Kanzler erwartet Debatte über Atomkraftförderung bei EU-Gipfel

Atomkraftwerk Temelin
Schallenberg zu Energiepreisen: "Nicht übereilt eingreifen". Verfassungsministerin Edtstadler zu Polen: Alle Staaten einig, "klar Kante" zu zeigen.

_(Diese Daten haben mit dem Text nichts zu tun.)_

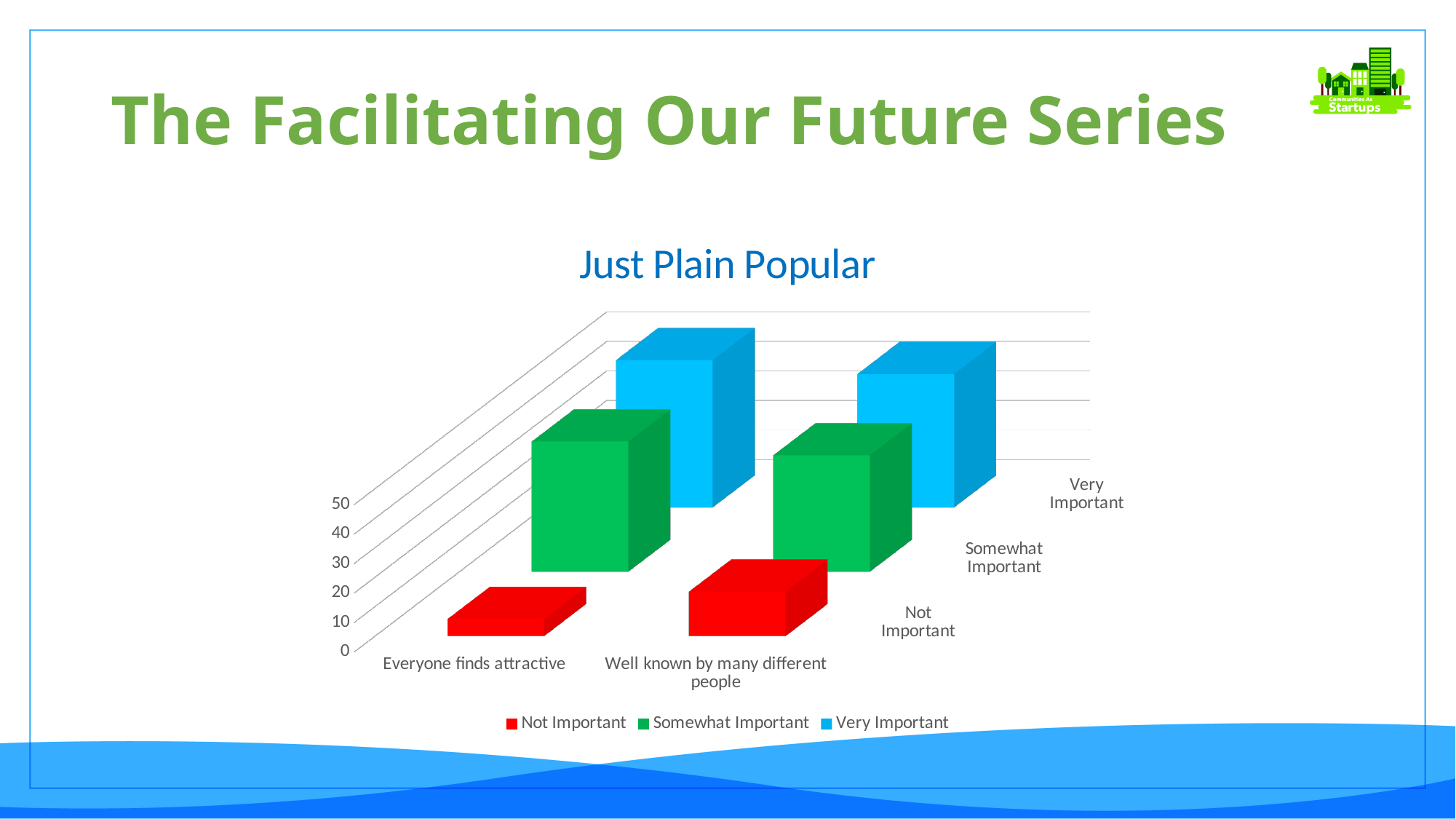
Is the 'Not Important' value for 'Everyone finds attractive' greater or less than 20? less For 'Well known by many different people', which is larger: the 'Somewhat Important' value or the 'Not Important' value? Somewhat Important What is the title of the chart? Just Plain Popular For 'Everyone finds attractive', which series has the highest value? Very Important For 'Everyone finds attractive', which is larger: the 'Very Important' value or the 'Not Important' value? Very Important How many categories are shown on the x axis of the chart? 2 How many series does the legend list? 3 For 'Well known by many different people', which series has the lowest value? Not Important Which colour represents the 'Very Important' series in the chart? blue Is the 'Very Important' value for 'Everyone finds attractive' greater or less than 30? greater What kind of chart is shown on the slide? bar chart Is the 'Somewhat Important' value for 'Well known by many different people' greater or less than 20? greater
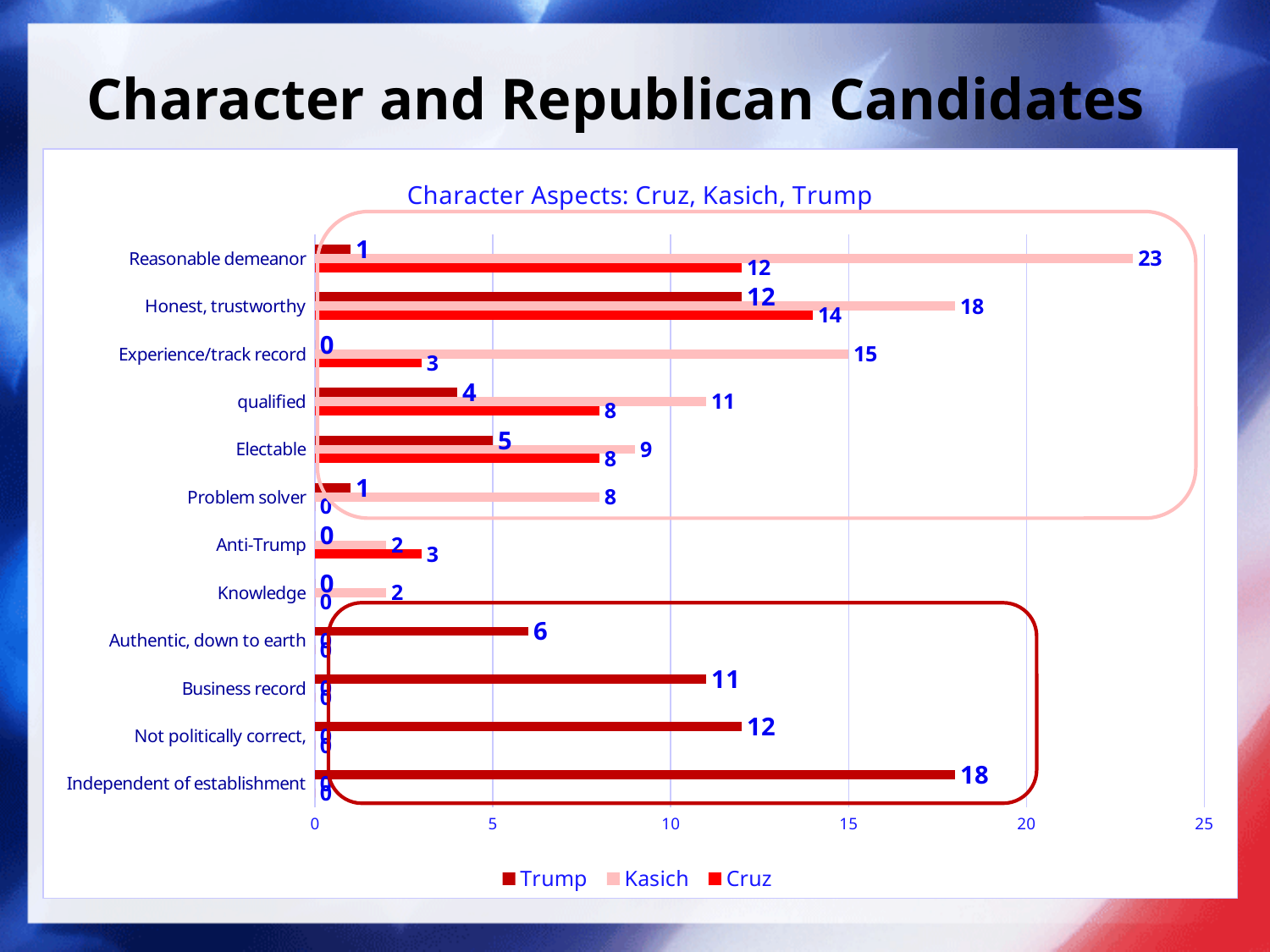
What is the value for Trump on 'Electable'? 5 What is the title of the chart? Character Aspects: Cruz, Kasich, Trump What kind of chart is shown on the slide? bar chart What is the difference between Kasich's and Cruz's values on 'Experience/track record'? 12 How many character aspects (categories) are plotted on the chart? 12 What is the value for Cruz on 'Honest, trustworthy'? 14 Which category has the highest value for Trump? Independent of establishment On 'qualified', which is larger: the value for Kasich or the value for Cruz? Kasich How many series does the legend list? 3 Which category has the highest value for Kasich? Reasonable demeanor What is the value for Trump on 'Independent of establishment'? 18 What is the value for Kasich on 'Reasonable demeanor'? 23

Bundeskanzler Alexander Schallenberg (ÖVP) erwartet beim EU-Gipfel am Donnerstag und Freitag in Brüssel eine Diskussion über die Förderung von Atomkraft. Das Thema werde aufkommen, sagte Schallenberg am Mittwoch im Hauptausschuss des Nationalrats in Wien. "Unsere Position ist glasklar", so der Kanzler, Atomkraft sei nicht als nachhaltige Energie zu betrachten. Europaministerin Karoline Edtstadler (ÖVP) rechnet auch damit, dass der Konflikt mit Polen beim Gipfel Thema wird.

Die Debatte in der EU zur Nuklearenergie werde in den nächsten Monaten eher zunehmen, sagte Schallenberg in Hinblick darauf, dass Frankreich im kommenden Halbjahr den EU-Vorsitz übernimmt. Frankreich und andere AKW-Staaten in der EU fordern, dass die Atomkraft als grüne Energie klassifiziert wird.

Schallenberg bezeichnete die steigenden Energiepreise in Europa als Herausforderung. Der Vorschlag der EU-Kommission einer "Toolbox" sei sinnvoll. "Aus unserer Warte sollte man nicht übereilt in die Preisgestaltung eingreifen", appellierte Schallenberg, einen "kühlen Kopf" zu bewahren. Österreich stehe bei der Gasversorgung im Vergleich zu anderen Staaten gut da und habe genug Gasspeicher. Es sei aber damit zu rechnen, dass einige EU-Staaten die Energiepolitik der EU stärker hinterfragen.

Als zweites großes Thema des Gipfels sieht Schallenberg den steigenden Migrationsdruck. Durch die Mitwirkung der Regierung von Belarus gebe es diesbezüglich ein neues Phänomen. Österreich stehe bei Asylanträgen pro Kopf an zweiter Stelle und habe doppelt so viele Anträge wie Griechenland, dreimal so viele wie Deutschland und viermal so viele wie Italien, sagte der Bundeskanzler. Er freue sich daher auf eine Diskussion über die Lastenverteilung.

Zum EU-Außengrenzschutz verlangte Schallenberg, Aktionspläne mit Transit- und Herkunftsländern rasch umzusetzen und Solidarität mit Staaten an der Außengrenze wie Litauen zu zeigen. "Wir dürfen Staaten beim Schutz der Schengen-Außengrenze nicht allein lassen, es braucht eine viel stärkere Solidarität." So sollte Litauen beim Bau eines Grenzzaunes mit europäischen Mitteln unterstützt werden.

Wesentliches Thema des Gipfels bei der Corona-Pandemie sei es, die Impfkampagne voranzutreiben, so Schallenberg. Es gebe große Unterschiede zwischen Dänemark mit hoher Impfrate und Slowenien mit einem überlasteten Gesundheitssystem. Auch Edtstadler betonte: "Wir müssen alle gegen Desinformation und Impfskeptizismus ankämpfen." Es gehe auch darum, die Impf- und die Hospitalisierungsrate stärker als Indikatoren heranzuziehen.

Edtstadler geht davon aus, dass der Rechtsstaatlichkeits-Konflikt mit Polen am Rande des Gipfels Thema sein wird, wenngleich dieser nicht auf der Tagesordnung stehe. "Alle Staaten sind sich einig, dass klare Kante zu zeigen ist", sagte die Europaministerin. Die EU habe eine "Toolbox" bis hin zu Nicht-Auszahlung von Geldern. "Österreich ist einer der Staaten, die sehr deutlich sind", wenngleich man immer auch den Dialog betone, sagte Edtstadler.